I was alert too so I could hold back from my impulse to stop and watch, not for enjoying the sight neither for fear of what could happen. Instead I kept walking in my original direction which was taking me along and past the bear family. I talked to the bears as I went along, nothing different from what I’d have done with many other animals or even other humans, some hello and good wishes in a charming tone. The bears kept an eye on me for as long as I did keep an eye on them, which I tried to not overdo. As soon as I was past the scene and round a bush, I could hear the sound of big body moving fast through vegetation and I knew the bears were gone.
I was alert but not fearful. I had no reason to, the bears were never aggressive. I was just another animal passing through and I thought the best idea was to keep being just that. No stop, no panic, no running, not even a change of direction, just keep going, i.e. do nothing. It all felt so natural that it worked as if it was meant to be. No need to say I have no pictures, only the memories.
This wildlife encounter ranks among my most beautiful ever, not really because I could see the bears up close but mostly because I felt like a fitting piece in the grand scheme of things wild.
It was also on the PCT that I learnt to not fear rattlesnakes. I had met snakes before but never that many, that close and I guess that poisonous as I did in Southern California. One early encounter happened as I was hiking on trail when I heard a rattle just ahead. I was about to set foot on a snake that was cuddling right on the trail. The snake made an effort to warn me by moving and rattling, then I understood. Neither of us wanted a stomp to happen and it was the snake that took responsibility of avoidance. In my defense, snake and trail were roughly the same color so it was difficult for me to see it until it moved.

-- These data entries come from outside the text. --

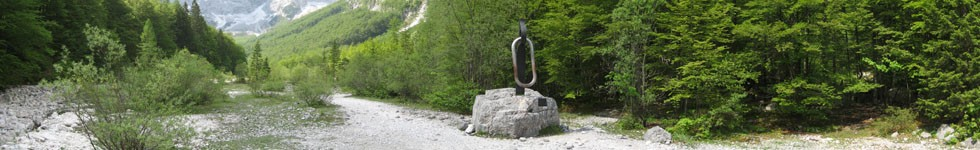 Monument to the Fallen Partisans-Mountaineer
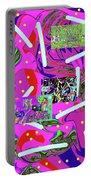 5-22-2015gabcdefghijklmnopqrtuvwxyzabcdefghijkl Portable Battery Charger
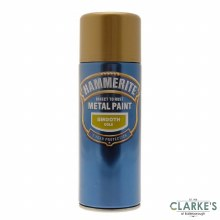 Hammerite Metal Spray Paint Smooth Gold 400ml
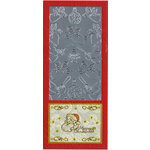 Sticker King - Cardstock Stickers - Angels and Christmas Elements in Silver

Snakes are for me more difficult than mammals to empathize with but they’re easy to respect. I consider it an ongoing task to respect them not for fear but for simple appreciation of their presence. I couldn’t, still cannot avoid tension at a snake’s sight but from that very encounter, I felt so much more relaxed at the prospect after seeing first hand that neither of us wanted conflict and both of us would do whatever it’d take to avoid it.
I like this way to see the world. It makes sense to me. So far it’s worked well.